Que cela fait du bien de lire, sous la plume des Infiltrés : « Contrairement aux préjugés, le changement de logique, la rupture radicale, semblent être des pistes plus réalistes que la recherche de compromis, d’un meilleur partage des richesses ou d’une meilleure régulation » !
Plût au ciel que les membres et sympathisants de la « gauche de gouvernement » entendent leur conclusion :
« Il est urgent que toutes les forces de gauche s’emparent des propositions de rupture avec le capitalisme qui sont sur la table pour les travailler, les partager, les faire avancer plutôt que de s’engluer dans une stratégie dont l’expérience montre qu’elle est perdante depuis trop longtemps.

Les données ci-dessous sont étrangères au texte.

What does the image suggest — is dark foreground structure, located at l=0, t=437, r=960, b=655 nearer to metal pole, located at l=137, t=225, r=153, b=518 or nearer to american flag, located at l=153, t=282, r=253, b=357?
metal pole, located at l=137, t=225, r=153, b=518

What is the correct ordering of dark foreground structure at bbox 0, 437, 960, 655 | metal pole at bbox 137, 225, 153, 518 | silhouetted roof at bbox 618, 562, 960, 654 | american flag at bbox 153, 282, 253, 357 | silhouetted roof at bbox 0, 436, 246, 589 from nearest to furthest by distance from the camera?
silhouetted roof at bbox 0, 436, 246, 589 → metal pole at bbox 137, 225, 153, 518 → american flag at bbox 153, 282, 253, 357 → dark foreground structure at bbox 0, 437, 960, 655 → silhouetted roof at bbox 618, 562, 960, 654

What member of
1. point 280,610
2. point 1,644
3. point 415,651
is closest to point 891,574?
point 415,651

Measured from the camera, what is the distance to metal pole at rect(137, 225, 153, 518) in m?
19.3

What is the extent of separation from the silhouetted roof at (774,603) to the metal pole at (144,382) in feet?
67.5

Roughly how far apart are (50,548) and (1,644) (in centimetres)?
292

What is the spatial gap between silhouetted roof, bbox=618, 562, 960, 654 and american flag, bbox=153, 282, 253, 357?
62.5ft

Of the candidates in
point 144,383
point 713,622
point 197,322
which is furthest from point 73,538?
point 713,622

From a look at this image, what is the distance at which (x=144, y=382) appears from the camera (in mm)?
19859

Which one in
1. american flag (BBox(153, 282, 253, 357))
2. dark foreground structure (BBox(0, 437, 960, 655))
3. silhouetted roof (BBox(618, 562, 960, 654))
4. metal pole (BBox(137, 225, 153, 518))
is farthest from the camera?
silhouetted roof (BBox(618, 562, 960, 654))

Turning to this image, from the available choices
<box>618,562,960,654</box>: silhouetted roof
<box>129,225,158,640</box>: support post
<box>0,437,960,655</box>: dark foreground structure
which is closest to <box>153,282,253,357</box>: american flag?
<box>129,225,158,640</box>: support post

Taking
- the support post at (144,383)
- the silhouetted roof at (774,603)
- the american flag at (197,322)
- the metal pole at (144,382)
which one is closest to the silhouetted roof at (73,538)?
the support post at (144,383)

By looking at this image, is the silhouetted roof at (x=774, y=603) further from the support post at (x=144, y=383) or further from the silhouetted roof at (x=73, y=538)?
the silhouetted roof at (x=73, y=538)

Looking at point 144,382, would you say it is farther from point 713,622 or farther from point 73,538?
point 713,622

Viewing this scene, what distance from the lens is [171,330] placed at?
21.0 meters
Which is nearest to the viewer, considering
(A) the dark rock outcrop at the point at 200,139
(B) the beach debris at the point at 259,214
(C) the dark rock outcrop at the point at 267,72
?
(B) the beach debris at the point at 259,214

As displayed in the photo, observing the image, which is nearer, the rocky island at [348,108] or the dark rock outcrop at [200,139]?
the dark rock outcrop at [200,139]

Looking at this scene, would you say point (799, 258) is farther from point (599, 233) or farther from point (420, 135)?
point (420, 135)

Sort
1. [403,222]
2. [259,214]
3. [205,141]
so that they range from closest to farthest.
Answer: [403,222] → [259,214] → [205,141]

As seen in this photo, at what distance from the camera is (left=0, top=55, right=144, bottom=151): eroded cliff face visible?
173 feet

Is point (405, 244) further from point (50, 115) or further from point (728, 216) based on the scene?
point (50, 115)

La crise économique qui s’ouvre sera terrible, très certainement bien pire que celle de 2008. Mais l’affaiblissement du système offre aussi des opportunités pour faire bouger le cadre. Cette fois-ci, il ne faudra pas laisser passer l’occasion de pousser pour un autre modèle. Derrière chaque proposition, revendication, une question doit se poser : celle-ci nous fait-elle faire un pas dans le sens de l’affranchissement au capitalisme ou contribue-t-elle à forger nos chaînes ? Il est temps de nous y mettre et de rehausser le niveau d’ambition pour le jour d’après ».